EXTRACT PROVIDED ▸
They, as a group, visited smaller towns out of Auckland and before Mr R J Kerridge decided to back them in their New Zealand tour, they had already established themselves with an ever-increasing public in the Auckland area. 

At this time Carol was also the leading vocalist at Auckland’s Peter Pan cabaret. 

Already the lure of the big-time show lights is beginning to undermine Carol’s long-held ideal … that marriage and a home of her own are her ultimate goal.

“I just don’t know now, I feel almost as strongly that if the opportunity comes to get higher up the ladder, well it’s just meant to be.”

Joy’s pick is that the opportunity is certain to come. The yells of delight, almost ecstasy, which greet all Carol’s numbers – most of them the latest Connie Francis songs – almost rival those for maestro Devlin. 

Carol sings it straight, without gyrations in front of the mike, but does a cute wiggle which has the fans screaming as she steps back at the end of her number.

Carol Davies in Joy magazine, March 2, 1959.

Christchurch has hit the tops in appreciation so far, judging by the hundreds of autograph and souvenir-hunting fans that greeted the cast as they left the theatre each evening after the show. 

On the first night of the company’s return visit to Christchurch it was an anxious cast at the theatre when the doors opened. 

Their gear, which had been railed up from the south, was held up due to the late arrival of the train. The theatre was full but so good-natured was the crowd that for 50 minutes after the show was scheduled to start they were content to wait and, at 10 to nine pm, when the show eventually got under way, their appreciation couldn’t have been greater.

SOURCE MATERIAL ▸
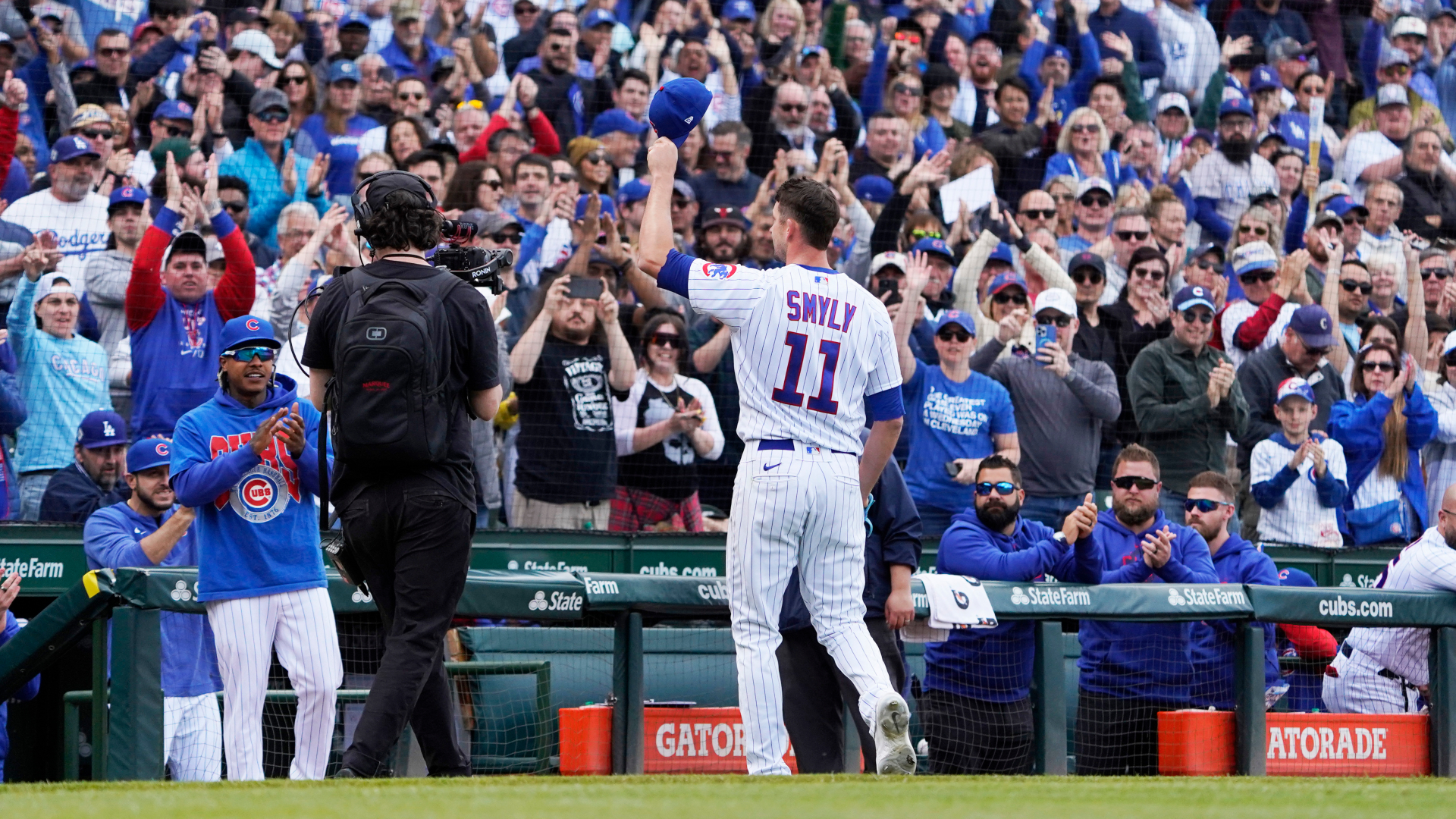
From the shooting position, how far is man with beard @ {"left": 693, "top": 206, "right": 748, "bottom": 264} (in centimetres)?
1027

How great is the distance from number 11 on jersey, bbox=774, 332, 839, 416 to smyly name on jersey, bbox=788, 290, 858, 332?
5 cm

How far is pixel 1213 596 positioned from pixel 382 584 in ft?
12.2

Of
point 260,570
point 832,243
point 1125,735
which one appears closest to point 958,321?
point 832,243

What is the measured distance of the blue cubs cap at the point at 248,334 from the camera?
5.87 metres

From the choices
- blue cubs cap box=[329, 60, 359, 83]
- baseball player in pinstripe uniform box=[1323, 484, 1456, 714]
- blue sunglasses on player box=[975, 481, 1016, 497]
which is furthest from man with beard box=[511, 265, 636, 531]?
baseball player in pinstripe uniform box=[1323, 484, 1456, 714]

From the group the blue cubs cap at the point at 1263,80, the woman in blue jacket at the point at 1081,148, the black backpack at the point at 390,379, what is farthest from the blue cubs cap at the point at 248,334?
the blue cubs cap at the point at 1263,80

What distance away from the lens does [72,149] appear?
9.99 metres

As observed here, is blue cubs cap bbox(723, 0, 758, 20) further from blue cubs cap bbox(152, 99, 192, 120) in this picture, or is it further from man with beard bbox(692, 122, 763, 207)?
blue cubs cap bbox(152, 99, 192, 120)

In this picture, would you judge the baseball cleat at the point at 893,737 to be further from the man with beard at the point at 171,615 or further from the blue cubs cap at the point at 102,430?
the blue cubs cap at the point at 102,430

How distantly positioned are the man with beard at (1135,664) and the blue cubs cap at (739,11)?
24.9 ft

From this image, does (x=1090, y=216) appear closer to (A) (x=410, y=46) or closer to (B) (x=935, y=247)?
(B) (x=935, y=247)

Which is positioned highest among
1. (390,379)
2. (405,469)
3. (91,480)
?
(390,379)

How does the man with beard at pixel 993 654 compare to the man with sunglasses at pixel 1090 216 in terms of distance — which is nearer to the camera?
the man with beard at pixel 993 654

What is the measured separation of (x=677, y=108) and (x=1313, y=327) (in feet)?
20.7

==

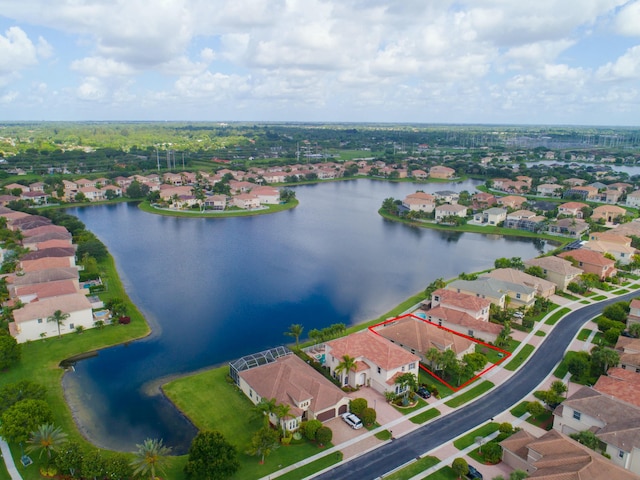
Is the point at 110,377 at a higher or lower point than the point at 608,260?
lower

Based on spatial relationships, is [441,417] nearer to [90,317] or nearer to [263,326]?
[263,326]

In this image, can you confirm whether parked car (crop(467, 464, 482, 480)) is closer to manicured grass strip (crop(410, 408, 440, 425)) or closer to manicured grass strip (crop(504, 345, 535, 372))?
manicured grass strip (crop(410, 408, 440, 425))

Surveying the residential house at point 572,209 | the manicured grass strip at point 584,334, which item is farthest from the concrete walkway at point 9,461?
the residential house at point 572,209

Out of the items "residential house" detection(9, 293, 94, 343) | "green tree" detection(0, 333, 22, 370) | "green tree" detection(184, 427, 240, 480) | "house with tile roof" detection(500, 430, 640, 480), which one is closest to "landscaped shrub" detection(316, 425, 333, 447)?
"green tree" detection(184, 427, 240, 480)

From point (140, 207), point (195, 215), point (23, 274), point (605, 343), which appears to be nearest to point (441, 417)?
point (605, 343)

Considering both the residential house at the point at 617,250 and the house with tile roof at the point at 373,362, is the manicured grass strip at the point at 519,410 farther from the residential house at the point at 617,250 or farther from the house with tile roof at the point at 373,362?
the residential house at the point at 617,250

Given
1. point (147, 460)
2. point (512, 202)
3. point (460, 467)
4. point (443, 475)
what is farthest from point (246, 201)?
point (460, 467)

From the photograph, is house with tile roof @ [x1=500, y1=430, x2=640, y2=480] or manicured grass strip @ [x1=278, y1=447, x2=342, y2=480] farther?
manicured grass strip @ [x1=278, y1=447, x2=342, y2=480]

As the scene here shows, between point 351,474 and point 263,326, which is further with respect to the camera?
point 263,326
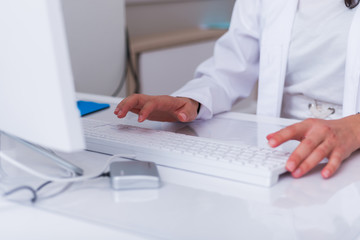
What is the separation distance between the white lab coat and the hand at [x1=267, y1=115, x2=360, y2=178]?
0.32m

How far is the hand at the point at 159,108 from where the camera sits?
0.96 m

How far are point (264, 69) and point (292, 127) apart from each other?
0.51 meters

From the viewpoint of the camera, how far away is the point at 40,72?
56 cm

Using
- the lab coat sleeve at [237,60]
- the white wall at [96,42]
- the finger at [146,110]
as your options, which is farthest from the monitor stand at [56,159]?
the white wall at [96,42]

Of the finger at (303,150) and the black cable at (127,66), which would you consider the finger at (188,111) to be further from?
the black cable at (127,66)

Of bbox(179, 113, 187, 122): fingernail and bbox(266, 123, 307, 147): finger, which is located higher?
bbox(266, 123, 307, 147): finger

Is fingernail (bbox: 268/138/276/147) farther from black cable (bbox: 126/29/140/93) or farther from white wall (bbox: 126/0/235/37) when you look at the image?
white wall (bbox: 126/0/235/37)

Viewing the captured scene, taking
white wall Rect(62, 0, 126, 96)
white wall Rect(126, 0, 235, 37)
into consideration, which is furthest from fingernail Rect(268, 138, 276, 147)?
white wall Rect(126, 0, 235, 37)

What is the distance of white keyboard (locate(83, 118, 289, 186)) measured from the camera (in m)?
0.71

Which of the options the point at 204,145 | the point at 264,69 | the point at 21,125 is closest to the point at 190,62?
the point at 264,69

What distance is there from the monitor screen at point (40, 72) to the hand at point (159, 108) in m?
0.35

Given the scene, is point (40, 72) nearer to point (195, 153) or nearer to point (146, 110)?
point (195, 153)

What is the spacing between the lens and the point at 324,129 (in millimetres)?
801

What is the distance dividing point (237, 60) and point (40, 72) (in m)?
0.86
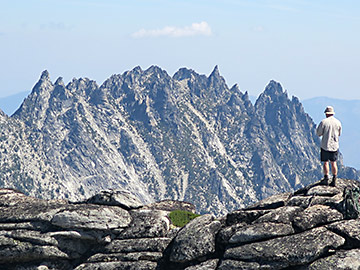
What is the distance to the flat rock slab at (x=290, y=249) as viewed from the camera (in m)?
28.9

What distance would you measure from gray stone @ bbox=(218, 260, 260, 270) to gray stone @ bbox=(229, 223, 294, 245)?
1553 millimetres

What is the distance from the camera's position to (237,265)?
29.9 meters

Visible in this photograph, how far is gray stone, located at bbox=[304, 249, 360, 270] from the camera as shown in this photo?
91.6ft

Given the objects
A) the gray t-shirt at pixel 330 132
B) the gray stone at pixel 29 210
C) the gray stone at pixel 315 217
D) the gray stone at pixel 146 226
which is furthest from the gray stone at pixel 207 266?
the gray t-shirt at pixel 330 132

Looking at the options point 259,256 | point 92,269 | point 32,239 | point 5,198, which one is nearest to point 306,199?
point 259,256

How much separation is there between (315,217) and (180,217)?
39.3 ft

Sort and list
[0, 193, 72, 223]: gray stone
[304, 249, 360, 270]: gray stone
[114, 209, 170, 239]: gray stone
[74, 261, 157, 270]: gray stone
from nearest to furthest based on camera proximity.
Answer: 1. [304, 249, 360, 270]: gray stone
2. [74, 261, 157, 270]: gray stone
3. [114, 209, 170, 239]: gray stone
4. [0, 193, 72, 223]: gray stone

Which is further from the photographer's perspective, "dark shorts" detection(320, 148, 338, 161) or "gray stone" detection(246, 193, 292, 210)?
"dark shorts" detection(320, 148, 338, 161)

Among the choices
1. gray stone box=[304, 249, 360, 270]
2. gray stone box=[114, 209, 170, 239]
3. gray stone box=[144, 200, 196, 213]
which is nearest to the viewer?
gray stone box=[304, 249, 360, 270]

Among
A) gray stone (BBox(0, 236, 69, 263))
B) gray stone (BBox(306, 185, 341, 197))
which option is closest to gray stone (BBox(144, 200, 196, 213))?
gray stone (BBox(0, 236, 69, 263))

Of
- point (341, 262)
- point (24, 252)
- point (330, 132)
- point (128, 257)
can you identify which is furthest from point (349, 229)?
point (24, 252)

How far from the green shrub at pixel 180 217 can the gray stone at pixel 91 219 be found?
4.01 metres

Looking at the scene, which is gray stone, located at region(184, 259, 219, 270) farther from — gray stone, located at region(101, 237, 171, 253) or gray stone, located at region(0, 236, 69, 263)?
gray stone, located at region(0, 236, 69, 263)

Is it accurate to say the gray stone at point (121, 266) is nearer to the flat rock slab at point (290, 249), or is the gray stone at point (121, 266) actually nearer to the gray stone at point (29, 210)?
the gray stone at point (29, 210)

ACTIVITY A ▸ In the piece about Carol Davies and the touring show, at which Auckland cabaret was Carol the leading vocalist?
ACTIVITY B ▸ Name every person mentioned by name in the piece about Carol Davies and the touring show.
ACTIVITY C ▸ Continue the piece about Carol Davies and the touring show, picking up after its last sentence.

RESPONSE A ▸ The Peter Pan cabaret.

RESPONSE B ▸ Mr R J Kerridge, Carol Davies, Connie Francis, Devlin

RESPONSE C ▸
“It was all good clean fun there,” Carol grinned at the memory.

“In Greymouth and Westport ... an element of roughness and hooliganism completely ruined our visit.”

“In Greymouth and Westport especially the numbers were almost as great but an element of roughness and hooliganism completely ruined our visit. 

“We were dragged out of our taxis, pushed around, windows were broken – the show was completely spoiled.” 

Fortunately this reception is more the exception than the rule. In Dunedin and Bluff things got a bit out of hand, but overall the South Island tour was great fun. Visits to the smaller country towns, Timaru (where guitarist Peter Bazely successfully took over from Claude Papesch, the 16-year-old blind band leader, who was ill), Ashburton (where teenagers came from all the surrounding farming districts), Oamaru, and all the other one-night stops have been grand fun. 

Blenheim provided a pleasant change. Hotel accommodation wasn’t to be had so all 11 members of the cast were put up at a hostel. 

“We could really relax, spent most of the days sunbathing, there was no need to dress up for meals – it was the best rest we have had since our two-week spell at Christmas when we returned to Auckland,” says Carol.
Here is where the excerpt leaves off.